[Lines of data]
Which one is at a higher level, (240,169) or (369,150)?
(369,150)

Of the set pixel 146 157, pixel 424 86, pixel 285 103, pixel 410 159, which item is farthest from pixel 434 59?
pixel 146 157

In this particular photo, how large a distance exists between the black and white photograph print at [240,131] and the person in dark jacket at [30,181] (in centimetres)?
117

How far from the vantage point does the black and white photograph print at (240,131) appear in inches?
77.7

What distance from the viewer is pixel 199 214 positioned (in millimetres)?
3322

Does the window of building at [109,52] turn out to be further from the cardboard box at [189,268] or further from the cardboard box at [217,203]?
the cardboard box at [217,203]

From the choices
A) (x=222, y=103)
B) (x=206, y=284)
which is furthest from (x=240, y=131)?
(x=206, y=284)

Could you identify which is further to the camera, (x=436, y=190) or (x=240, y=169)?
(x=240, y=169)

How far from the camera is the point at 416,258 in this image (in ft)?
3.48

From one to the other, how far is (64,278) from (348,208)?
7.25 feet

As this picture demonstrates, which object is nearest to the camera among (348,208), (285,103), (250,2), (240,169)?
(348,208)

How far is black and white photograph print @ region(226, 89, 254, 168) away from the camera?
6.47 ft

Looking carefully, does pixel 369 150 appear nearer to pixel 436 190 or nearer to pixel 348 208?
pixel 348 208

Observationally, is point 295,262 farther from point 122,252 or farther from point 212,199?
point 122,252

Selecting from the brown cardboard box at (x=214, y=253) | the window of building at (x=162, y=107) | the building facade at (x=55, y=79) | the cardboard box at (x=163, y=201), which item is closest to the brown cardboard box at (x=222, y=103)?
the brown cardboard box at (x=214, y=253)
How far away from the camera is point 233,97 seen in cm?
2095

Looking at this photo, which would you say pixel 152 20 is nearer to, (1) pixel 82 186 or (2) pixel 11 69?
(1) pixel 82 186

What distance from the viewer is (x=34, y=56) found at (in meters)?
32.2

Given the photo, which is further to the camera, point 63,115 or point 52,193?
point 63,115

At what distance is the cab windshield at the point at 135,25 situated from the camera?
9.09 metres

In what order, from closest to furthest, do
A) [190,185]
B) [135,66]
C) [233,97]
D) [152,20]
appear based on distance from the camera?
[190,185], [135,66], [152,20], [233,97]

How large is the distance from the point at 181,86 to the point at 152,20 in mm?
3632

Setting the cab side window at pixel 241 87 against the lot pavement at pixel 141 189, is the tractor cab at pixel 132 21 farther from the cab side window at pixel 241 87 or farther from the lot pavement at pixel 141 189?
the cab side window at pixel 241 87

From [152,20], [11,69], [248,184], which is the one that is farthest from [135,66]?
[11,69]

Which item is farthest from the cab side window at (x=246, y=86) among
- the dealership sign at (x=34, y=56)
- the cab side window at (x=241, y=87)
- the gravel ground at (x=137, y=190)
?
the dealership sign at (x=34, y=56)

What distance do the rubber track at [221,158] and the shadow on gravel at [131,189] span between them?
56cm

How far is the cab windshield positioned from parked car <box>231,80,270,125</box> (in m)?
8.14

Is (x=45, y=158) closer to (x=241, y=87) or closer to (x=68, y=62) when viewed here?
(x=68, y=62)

#### [Instructions for the task]
Write out the records shown above, exactly as they appear.

#### [Result]
Which one is at a higher level, (240,169) or (369,150)?
(369,150)

Of the set pixel 146 157, pixel 424 86, pixel 285 103, pixel 410 159, which item is farthest from pixel 434 59?
pixel 146 157

In this particular photo, how large a distance exists between the black and white photograph print at [240,131] and the person in dark jacket at [30,181] (in centimetres)?
117

How far from the vantage point does the black and white photograph print at (240,131) appear in inches?
77.7

What distance from the viewer is pixel 199 214 positioned (in millimetres)?
3322

Does the window of building at [109,52] turn out to be further from the cardboard box at [189,268] or further from the cardboard box at [217,203]?
the cardboard box at [217,203]

From the choices
A) (x=222, y=103)
B) (x=206, y=284)
which is furthest from (x=240, y=131)?
(x=206, y=284)

Could you identify which is further to the camera, (x=436, y=190) or (x=240, y=169)?
(x=240, y=169)

How far from the camera is the point at 416,258 in this image (in ft)?
3.48

From one to the other, how far is (64,278) from (348,208)?
7.25 feet

As this picture demonstrates, which object is nearest to the camera among (348,208), (285,103), (250,2), (240,169)?
(348,208)

How far is black and white photograph print @ region(226, 89, 254, 168) away from the camera?
6.47 ft

Looking carefully, does pixel 369 150 appear nearer to pixel 436 190 or nearer to pixel 348 208?
pixel 348 208

Observationally, is point 295,262 farther from point 122,252 or farther from point 212,199?
point 122,252

Selecting from the brown cardboard box at (x=214, y=253) | the window of building at (x=162, y=107) | the building facade at (x=55, y=79) | the cardboard box at (x=163, y=201), which item is closest to the brown cardboard box at (x=222, y=103)?
the brown cardboard box at (x=214, y=253)
How far away from the camera is point 233,97 seen in cm?
2095

Looking at this photo, which would you say pixel 152 20 is nearer to, (1) pixel 82 186 or (2) pixel 11 69?
(1) pixel 82 186

What distance from the viewer is (x=34, y=56) found at (in meters)?
32.2

Given the photo, which is further to the camera, point 63,115 or point 52,193?
point 63,115

At what distance is the cab windshield at the point at 135,25 situated from the camera?
9.09 metres

In what order, from closest to furthest, do
A) [190,185]
B) [135,66]
C) [233,97]
D) [152,20]
appear based on distance from the camera?
[190,185], [135,66], [152,20], [233,97]

How large is the distance from the point at 181,86 to the point at 152,20 in mm?
3632

Setting the cab side window at pixel 241 87 against the lot pavement at pixel 141 189, is the tractor cab at pixel 132 21 farther from the cab side window at pixel 241 87 or farther from the lot pavement at pixel 141 189?
the cab side window at pixel 241 87

From [152,20], [11,69], [248,184], which is the one that is farthest from [135,66]?
[11,69]

Which item is farthest from the cab side window at (x=246, y=86) among
- the dealership sign at (x=34, y=56)
- the cab side window at (x=241, y=87)
- the gravel ground at (x=137, y=190)
?
the dealership sign at (x=34, y=56)

What distance do the rubber track at [221,158] and the shadow on gravel at [131,189] span between them?
56cm

How far is the cab windshield positioned from parked car <box>231,80,270,125</box> (in m)?
8.14

Is (x=45, y=158) closer to (x=241, y=87) or closer to (x=68, y=62) when viewed here?
(x=68, y=62)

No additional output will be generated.